> [Goal]:
Please output each line of the material below as a JSON list of strings, one string per line, skipping blank lines and leaving out the pictures.

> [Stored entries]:
* * * * *
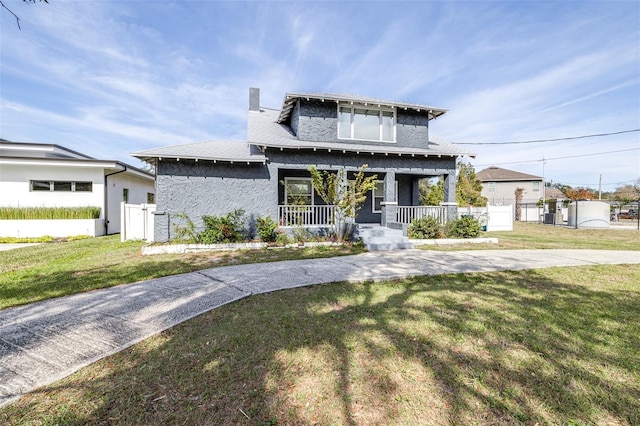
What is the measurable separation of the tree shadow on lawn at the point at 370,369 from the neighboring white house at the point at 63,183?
13.4m

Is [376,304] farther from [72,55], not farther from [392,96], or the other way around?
[72,55]

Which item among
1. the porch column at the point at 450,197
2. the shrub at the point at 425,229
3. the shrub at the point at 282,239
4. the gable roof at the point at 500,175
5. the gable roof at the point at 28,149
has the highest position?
the gable roof at the point at 500,175

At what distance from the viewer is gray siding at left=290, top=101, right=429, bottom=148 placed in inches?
485

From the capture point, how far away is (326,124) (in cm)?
1255

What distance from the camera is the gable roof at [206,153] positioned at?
1028 centimetres

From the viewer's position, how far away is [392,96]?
1427cm

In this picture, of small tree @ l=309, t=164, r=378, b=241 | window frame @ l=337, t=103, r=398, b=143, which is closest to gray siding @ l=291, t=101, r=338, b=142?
window frame @ l=337, t=103, r=398, b=143

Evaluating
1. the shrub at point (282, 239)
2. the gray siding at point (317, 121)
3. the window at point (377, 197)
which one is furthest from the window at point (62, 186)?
the window at point (377, 197)

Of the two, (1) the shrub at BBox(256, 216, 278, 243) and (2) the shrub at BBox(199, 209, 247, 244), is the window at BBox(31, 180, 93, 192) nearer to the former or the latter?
(2) the shrub at BBox(199, 209, 247, 244)

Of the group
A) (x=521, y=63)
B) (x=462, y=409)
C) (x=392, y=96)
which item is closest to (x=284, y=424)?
(x=462, y=409)

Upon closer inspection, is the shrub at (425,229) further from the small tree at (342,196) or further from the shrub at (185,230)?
the shrub at (185,230)

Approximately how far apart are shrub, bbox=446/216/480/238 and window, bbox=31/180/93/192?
54.9ft

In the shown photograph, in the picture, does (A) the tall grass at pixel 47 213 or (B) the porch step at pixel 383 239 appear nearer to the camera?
(B) the porch step at pixel 383 239

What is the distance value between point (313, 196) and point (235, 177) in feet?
12.1
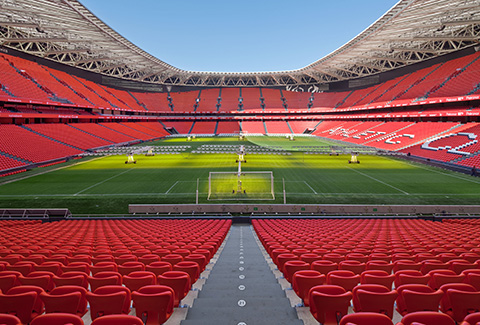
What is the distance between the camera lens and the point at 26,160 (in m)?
33.1

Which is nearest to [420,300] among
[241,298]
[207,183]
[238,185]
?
[241,298]

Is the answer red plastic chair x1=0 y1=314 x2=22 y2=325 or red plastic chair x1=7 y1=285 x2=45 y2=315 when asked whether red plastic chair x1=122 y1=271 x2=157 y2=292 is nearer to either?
red plastic chair x1=7 y1=285 x2=45 y2=315

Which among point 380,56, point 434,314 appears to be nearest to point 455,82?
point 380,56

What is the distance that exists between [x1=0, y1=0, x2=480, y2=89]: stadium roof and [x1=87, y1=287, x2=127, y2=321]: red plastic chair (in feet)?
129

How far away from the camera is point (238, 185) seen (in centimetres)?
2316

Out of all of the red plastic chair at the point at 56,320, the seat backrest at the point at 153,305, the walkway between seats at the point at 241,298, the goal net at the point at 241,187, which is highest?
the goal net at the point at 241,187

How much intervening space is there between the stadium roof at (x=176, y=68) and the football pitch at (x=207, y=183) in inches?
703

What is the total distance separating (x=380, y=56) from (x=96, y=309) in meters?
68.6

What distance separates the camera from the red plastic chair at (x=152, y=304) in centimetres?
364

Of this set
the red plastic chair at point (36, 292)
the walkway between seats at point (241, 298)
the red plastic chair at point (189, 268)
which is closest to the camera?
the red plastic chair at point (36, 292)

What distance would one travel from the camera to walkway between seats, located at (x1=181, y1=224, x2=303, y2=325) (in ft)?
13.5

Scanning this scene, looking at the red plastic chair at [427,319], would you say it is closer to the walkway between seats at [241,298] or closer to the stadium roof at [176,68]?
the walkway between seats at [241,298]

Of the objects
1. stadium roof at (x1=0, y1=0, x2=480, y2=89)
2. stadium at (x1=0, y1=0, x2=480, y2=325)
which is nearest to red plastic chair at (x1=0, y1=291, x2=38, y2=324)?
stadium at (x1=0, y1=0, x2=480, y2=325)

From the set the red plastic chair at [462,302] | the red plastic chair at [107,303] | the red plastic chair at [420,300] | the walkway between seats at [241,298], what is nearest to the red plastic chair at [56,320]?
the red plastic chair at [107,303]
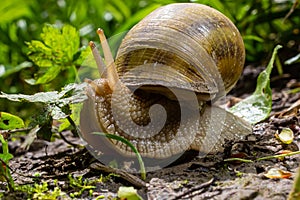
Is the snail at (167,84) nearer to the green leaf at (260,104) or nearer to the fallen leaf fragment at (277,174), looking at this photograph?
the green leaf at (260,104)

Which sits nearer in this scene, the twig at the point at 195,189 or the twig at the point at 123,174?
the twig at the point at 195,189

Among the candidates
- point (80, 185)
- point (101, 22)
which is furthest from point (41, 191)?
point (101, 22)

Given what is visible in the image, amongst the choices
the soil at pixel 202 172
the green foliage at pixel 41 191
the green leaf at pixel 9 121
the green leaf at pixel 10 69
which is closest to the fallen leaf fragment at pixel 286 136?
the soil at pixel 202 172

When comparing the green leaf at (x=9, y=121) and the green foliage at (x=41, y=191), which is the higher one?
the green leaf at (x=9, y=121)

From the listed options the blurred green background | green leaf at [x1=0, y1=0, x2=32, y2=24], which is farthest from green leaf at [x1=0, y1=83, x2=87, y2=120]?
green leaf at [x1=0, y1=0, x2=32, y2=24]

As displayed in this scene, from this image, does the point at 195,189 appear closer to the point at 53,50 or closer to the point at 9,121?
the point at 9,121

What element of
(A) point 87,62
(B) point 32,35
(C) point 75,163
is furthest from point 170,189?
(B) point 32,35
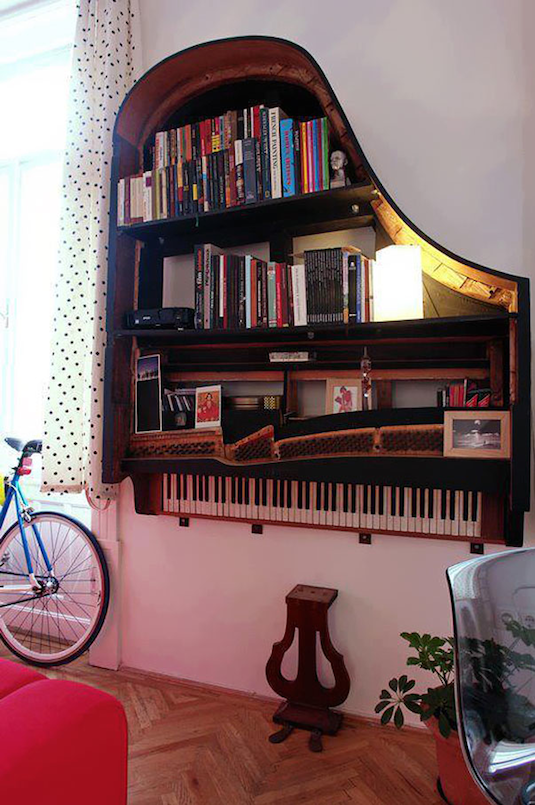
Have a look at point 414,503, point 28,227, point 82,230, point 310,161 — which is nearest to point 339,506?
point 414,503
* * * * *
> [Complete answer]:
[
  "What is the measurable separation of the tree shadow on lawn at the point at 370,369 from the neighboring white house at the point at 63,183?",
  "13.4m",
  "Is [376,304] farther from [72,55], not farther from [392,96], or the other way around?",
  "[72,55]",
  "Which item among",
  "1. the porch column at the point at 450,197",
  "2. the shrub at the point at 425,229",
  "3. the shrub at the point at 282,239",
  "4. the gable roof at the point at 500,175",
  "5. the gable roof at the point at 28,149",
  "has the highest position?",
  "the gable roof at the point at 500,175",
  "At what distance from the viewer is gray siding at left=290, top=101, right=429, bottom=148 placed in inches?",
  "485",
  "From the capture point, how far away is (326,124) (in cm)?",
  "1255",
  "What distance from the camera is the gable roof at [206,153] positioned at?",
  "1028 centimetres",
  "From the viewer's position, how far away is [392,96]?",
  "1427cm",
  "In this picture, of small tree @ l=309, t=164, r=378, b=241 | window frame @ l=337, t=103, r=398, b=143, which is closest to gray siding @ l=291, t=101, r=338, b=142?",
  "window frame @ l=337, t=103, r=398, b=143",
  "Evaluating",
  "1. the shrub at point (282, 239)",
  "2. the gray siding at point (317, 121)",
  "3. the window at point (377, 197)",
  "which one is furthest from the window at point (62, 186)?",
  "the window at point (377, 197)",
  "Of the two, (1) the shrub at BBox(256, 216, 278, 243) and (2) the shrub at BBox(199, 209, 247, 244), is the window at BBox(31, 180, 93, 192) nearer to the former or the latter?",
  "(2) the shrub at BBox(199, 209, 247, 244)",
  "Of the group",
  "A) (x=521, y=63)",
  "B) (x=462, y=409)",
  "C) (x=392, y=96)",
  "which item is closest to (x=284, y=424)?",
  "(x=462, y=409)",
  "Upon closer inspection, is the shrub at (425,229) further from the small tree at (342,196) or further from the shrub at (185,230)?",
  "the shrub at (185,230)",
  "Approximately how far apart are shrub, bbox=446/216/480/238 and window, bbox=31/180/93/192?",
  "54.9ft",
  "In the shown photograph, in the picture, does (A) the tall grass at pixel 47 213 or (B) the porch step at pixel 383 239 appear nearer to the camera?",
  "(B) the porch step at pixel 383 239",
  "What is the distance value between point (313, 196) and point (235, 177) in feet?",
  "12.1",
  "What is the distance between the camera lens and the point at 26,160 (in m)?",
  "33.1",
  "Which is nearest to [420,300] among",
  "[241,298]",
  "[207,183]",
  "[238,185]",
  "?",
  "[241,298]",
  "Is the answer red plastic chair x1=0 y1=314 x2=22 y2=325 or red plastic chair x1=7 y1=285 x2=45 y2=315 when asked whether red plastic chair x1=122 y1=271 x2=157 y2=292 is nearer to either?",
  "red plastic chair x1=7 y1=285 x2=45 y2=315",
  "Which among point 380,56, point 434,314 appears to be nearest to point 455,82?",
  "point 380,56",
  "What is the distance that exists between [x1=0, y1=0, x2=480, y2=89]: stadium roof and [x1=87, y1=287, x2=127, y2=321]: red plastic chair (in feet)?",
  "129",
  "How far away from the camera is point (238, 185) seen (in centimetres)?",
  "2316",
  "Out of all of the red plastic chair at the point at 56,320, the seat backrest at the point at 153,305, the walkway between seats at the point at 241,298, the goal net at the point at 241,187, which is highest?",
  "the goal net at the point at 241,187",
  "How much intervening space is there between the stadium roof at (x=176, y=68) and the football pitch at (x=207, y=183) in inches?",
  "703",
  "What is the total distance separating (x=380, y=56) from (x=96, y=309) in meters?",
  "68.6",
  "What distance separates the camera from the red plastic chair at (x=152, y=304) in centimetres?",
  "364",
  "Of this set",
  "the red plastic chair at point (36, 292)",
  "the walkway between seats at point (241, 298)",
  "the red plastic chair at point (189, 268)",
  "which is closest to the camera?",
  "the red plastic chair at point (36, 292)",
  "What distance would one travel from the camera to walkway between seats, located at (x1=181, y1=224, x2=303, y2=325) (in ft)?",
  "13.5",
  "Scanning this scene, looking at the red plastic chair at [427,319], would you say it is closer to the walkway between seats at [241,298] or closer to the stadium roof at [176,68]?",
  "the walkway between seats at [241,298]",
  "Of the objects",
  "1. stadium roof at (x1=0, y1=0, x2=480, y2=89)",
  "2. stadium at (x1=0, y1=0, x2=480, y2=325)",
  "which is nearest to red plastic chair at (x1=0, y1=291, x2=38, y2=324)?",
  "stadium at (x1=0, y1=0, x2=480, y2=325)",
  "From the set the red plastic chair at [462,302] | the red plastic chair at [107,303] | the red plastic chair at [420,300] | the walkway between seats at [241,298], what is nearest to the red plastic chair at [56,320]?",
  "the red plastic chair at [107,303]",
  "Is the snail at (167,84) nearer to the green leaf at (260,104) or nearer to the fallen leaf fragment at (277,174), looking at this photograph?",
  "the green leaf at (260,104)",
  "Which sits nearer in this scene, the twig at the point at 195,189 or the twig at the point at 123,174?",
  "the twig at the point at 195,189",
  "Among the candidates",
  "- point (80, 185)",
  "- point (101, 22)",
  "which is furthest from point (41, 191)?",
  "point (101, 22)",
  "Given what is visible in the image, amongst the choices",
  "the soil at pixel 202 172",
  "the green foliage at pixel 41 191",
  "the green leaf at pixel 9 121",
  "the green leaf at pixel 10 69",
  "which is closest to the fallen leaf fragment at pixel 286 136?",
  "the soil at pixel 202 172",
  "When comparing the green leaf at (x=9, y=121) and the green foliage at (x=41, y=191), which is the higher one?",
  "the green leaf at (x=9, y=121)",
  "From the listed options the blurred green background | green leaf at [x1=0, y1=0, x2=32, y2=24], which is farthest from green leaf at [x1=0, y1=83, x2=87, y2=120]?",
  "green leaf at [x1=0, y1=0, x2=32, y2=24]",
  "As displayed in this scene, from this image, does the point at 195,189 appear closer to the point at 53,50 or closer to the point at 9,121?",
  "the point at 9,121",
  "What element of",
  "(A) point 87,62",
  "(B) point 32,35",
  "(C) point 75,163",
  "is furthest from point 170,189?",
  "(B) point 32,35",
  "Have a look at point 414,503, point 28,227, point 82,230, point 310,161 — which is nearest to point 339,506?",
  "point 414,503"
]